- _TO BE DONE_: Print only the line with "How much distance" and the lines after it, ending with the last line of the material, each exactly as it stands.

- _INPUT RECORDS_:
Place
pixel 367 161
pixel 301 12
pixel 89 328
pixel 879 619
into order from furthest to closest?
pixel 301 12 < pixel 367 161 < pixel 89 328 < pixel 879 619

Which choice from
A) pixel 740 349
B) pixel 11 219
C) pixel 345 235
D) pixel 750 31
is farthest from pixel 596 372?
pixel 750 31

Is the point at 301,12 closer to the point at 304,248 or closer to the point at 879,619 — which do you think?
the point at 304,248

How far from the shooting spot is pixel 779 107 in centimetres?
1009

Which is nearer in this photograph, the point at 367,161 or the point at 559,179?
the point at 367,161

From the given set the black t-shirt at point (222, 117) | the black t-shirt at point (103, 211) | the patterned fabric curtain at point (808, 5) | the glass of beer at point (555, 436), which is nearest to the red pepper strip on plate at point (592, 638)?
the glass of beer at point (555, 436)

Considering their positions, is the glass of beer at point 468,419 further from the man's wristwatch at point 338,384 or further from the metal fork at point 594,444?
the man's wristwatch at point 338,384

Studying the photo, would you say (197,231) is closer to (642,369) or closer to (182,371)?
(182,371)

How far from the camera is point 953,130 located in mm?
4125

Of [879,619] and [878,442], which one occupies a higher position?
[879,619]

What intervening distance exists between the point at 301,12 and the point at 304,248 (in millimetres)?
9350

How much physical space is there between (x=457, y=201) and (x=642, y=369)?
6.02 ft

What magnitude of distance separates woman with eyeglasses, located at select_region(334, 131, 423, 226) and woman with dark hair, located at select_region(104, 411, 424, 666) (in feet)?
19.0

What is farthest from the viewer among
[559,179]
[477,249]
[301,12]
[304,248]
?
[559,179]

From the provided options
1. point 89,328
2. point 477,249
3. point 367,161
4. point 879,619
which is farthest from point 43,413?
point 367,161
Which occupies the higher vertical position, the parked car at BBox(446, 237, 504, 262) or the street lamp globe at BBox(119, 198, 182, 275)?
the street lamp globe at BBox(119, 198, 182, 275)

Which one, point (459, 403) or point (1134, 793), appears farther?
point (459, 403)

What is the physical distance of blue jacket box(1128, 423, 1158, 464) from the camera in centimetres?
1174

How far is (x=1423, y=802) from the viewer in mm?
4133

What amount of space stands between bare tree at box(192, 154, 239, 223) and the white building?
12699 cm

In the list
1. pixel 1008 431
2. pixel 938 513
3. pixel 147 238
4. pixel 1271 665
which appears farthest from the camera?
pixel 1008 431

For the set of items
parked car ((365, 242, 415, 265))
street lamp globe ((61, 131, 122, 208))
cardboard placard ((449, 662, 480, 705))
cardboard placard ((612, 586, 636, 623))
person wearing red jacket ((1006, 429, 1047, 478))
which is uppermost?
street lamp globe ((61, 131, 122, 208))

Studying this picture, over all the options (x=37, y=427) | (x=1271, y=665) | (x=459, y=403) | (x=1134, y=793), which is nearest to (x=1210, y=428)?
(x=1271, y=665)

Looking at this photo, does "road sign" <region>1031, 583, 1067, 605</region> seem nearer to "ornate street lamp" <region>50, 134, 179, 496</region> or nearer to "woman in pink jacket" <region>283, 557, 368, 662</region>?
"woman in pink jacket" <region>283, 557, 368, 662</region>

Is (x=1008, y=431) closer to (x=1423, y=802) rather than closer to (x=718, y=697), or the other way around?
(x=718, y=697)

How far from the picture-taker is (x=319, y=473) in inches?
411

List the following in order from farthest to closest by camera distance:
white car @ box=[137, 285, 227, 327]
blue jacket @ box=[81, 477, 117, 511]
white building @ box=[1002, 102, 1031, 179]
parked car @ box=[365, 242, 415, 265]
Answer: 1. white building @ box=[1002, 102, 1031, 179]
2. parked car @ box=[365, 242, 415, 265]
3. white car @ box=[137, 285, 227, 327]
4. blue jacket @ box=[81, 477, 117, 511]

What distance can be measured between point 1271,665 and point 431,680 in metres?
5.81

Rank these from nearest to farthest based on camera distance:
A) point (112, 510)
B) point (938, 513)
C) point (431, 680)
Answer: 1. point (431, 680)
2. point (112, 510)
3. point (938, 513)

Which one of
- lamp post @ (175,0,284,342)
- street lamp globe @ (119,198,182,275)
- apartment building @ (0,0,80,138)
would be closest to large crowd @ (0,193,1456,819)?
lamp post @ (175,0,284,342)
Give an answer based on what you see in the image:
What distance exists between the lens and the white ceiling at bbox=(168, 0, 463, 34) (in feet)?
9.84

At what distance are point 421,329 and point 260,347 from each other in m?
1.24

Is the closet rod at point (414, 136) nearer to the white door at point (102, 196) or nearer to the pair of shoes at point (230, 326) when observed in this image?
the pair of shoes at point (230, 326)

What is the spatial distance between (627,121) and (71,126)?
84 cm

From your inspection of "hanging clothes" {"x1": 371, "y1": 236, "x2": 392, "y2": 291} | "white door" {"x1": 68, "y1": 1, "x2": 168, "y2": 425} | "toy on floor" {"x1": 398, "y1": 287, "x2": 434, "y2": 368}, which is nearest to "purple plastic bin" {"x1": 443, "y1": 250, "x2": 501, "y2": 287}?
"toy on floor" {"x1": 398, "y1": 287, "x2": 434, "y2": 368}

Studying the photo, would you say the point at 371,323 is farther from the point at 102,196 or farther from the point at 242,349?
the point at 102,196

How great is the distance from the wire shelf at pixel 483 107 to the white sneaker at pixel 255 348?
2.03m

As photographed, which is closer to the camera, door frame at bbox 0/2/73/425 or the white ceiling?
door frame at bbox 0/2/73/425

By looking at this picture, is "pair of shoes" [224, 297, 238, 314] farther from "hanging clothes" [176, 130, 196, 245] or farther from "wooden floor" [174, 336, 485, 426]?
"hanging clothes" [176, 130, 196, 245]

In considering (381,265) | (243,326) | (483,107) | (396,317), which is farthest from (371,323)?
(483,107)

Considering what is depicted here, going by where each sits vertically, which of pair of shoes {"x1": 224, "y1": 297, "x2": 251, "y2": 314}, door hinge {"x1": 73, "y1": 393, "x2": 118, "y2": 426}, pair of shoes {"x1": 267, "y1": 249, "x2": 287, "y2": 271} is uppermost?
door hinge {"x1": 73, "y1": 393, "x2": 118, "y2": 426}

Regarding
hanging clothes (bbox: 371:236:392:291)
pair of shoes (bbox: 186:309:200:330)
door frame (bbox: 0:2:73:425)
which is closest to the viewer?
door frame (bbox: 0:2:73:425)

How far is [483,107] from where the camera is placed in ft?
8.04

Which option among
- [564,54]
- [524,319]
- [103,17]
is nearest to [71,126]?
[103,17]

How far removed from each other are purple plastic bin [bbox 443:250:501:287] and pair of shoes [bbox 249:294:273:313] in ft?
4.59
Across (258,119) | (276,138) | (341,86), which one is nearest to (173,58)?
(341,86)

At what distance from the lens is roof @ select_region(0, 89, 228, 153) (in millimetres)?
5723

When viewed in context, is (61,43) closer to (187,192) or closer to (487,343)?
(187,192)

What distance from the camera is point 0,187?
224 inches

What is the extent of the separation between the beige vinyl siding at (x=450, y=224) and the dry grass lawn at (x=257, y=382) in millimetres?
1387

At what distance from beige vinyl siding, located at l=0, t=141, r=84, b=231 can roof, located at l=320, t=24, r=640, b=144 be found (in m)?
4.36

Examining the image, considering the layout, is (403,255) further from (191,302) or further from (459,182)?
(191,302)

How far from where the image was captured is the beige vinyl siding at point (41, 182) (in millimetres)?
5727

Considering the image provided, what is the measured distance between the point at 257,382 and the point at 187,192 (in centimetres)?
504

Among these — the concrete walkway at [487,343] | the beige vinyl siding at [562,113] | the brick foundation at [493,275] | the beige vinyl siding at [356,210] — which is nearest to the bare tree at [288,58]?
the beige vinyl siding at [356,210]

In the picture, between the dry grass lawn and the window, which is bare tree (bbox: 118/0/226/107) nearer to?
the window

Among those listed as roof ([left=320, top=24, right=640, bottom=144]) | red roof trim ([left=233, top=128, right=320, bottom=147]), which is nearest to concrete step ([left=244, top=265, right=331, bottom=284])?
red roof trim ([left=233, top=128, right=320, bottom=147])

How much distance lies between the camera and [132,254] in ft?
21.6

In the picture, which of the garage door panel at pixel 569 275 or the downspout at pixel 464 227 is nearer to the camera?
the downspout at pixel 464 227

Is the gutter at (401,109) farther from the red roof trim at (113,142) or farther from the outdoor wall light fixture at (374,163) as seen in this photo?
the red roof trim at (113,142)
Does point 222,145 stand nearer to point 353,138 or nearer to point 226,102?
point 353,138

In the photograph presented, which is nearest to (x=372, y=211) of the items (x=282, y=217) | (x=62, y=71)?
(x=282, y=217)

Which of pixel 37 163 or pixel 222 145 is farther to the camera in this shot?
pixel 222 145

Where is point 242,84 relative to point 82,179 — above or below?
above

- _TASK RESULT_:
How much distance lies between the camera and [132,254] in ft?
21.6

In the picture, which of the garage door panel at pixel 569 275 or the downspout at pixel 464 227 is nearer to the camera?
the downspout at pixel 464 227

Is the gutter at (401,109) farther from the red roof trim at (113,142) or farther from the outdoor wall light fixture at (374,163) as seen in this photo?
the red roof trim at (113,142)
Does point 222,145 stand nearer to point 353,138 or nearer to point 226,102?
point 353,138

In the photograph presented, which is nearest to (x=372, y=211) of the items (x=282, y=217) | (x=62, y=71)?
(x=282, y=217)

Which of pixel 37 163 or pixel 222 145 is farther to the camera in this shot?
pixel 222 145

Where is point 242,84 relative to point 82,179 — above or below?
above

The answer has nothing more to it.